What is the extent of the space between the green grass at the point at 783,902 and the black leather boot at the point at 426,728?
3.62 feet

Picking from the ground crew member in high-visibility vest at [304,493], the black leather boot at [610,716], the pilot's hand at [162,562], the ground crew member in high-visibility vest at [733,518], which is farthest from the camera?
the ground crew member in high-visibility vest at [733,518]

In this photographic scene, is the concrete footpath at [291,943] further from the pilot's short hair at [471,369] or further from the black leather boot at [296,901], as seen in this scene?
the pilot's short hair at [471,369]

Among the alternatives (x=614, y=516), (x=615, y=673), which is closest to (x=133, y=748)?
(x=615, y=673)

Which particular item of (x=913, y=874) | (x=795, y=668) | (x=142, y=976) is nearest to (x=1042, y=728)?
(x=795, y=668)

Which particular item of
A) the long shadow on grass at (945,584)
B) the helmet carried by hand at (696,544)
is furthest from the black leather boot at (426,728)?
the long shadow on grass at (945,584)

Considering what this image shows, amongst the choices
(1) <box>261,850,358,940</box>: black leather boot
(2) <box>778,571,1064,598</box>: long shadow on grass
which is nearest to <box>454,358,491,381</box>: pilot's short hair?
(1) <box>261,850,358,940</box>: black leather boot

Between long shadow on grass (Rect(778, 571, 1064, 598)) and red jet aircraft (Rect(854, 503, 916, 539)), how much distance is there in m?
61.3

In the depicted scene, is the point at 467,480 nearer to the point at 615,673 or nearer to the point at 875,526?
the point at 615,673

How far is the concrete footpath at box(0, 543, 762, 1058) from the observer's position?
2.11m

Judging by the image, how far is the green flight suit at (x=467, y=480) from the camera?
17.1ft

_Given request_
Arrange every line of the entries above as a single numbered list, omitting the blank lines.

_Response_
1. What is the extent of the space between the green grass at the point at 783,902 and the black leather boot at the point at 426,728?
2. 3.62 feet
3. Picking from the ground crew member in high-visibility vest at [304,493], the black leather boot at [610,716], the pilot's hand at [162,562], the ground crew member in high-visibility vest at [733,518], which is farthest from the camera?
4. the ground crew member in high-visibility vest at [733,518]
5. In this photographic scene, is the concrete footpath at [291,943] further from the pilot's short hair at [471,369] or further from the black leather boot at [296,901], as seen in this scene?
6. the pilot's short hair at [471,369]
7. Among the alternatives (x=614, y=516), (x=615, y=673), which is closest to (x=133, y=748)?
8. (x=615, y=673)
9. Which particular item of (x=913, y=874) | (x=795, y=668) | (x=142, y=976) is nearest to (x=1042, y=728)?
10. (x=795, y=668)
11. Which particular item of
12. A) the long shadow on grass at (945,584)
13. B) the helmet carried by hand at (696,544)
14. is furthest from the black leather boot at (426,728)?
15. the long shadow on grass at (945,584)
16. Considering what this image shows, amongst the choices
17. (1) <box>261,850,358,940</box>: black leather boot
18. (2) <box>778,571,1064,598</box>: long shadow on grass
19. which is nearest to <box>454,358,491,381</box>: pilot's short hair?
20. (1) <box>261,850,358,940</box>: black leather boot
21. Between long shadow on grass (Rect(778, 571, 1064, 598)) and red jet aircraft (Rect(854, 503, 916, 539)), how much distance is there in m?
22. 61.3
23. In the depicted scene, is the point at 467,480 nearer to the point at 615,673 or nearer to the point at 875,526?
24. the point at 615,673
25. How far is the concrete footpath at box(0, 543, 762, 1058) from the observer's position?
26. 2.11m
27. Judging by the image, how far is the green flight suit at (x=467, y=480) from the camera?
28. 17.1ft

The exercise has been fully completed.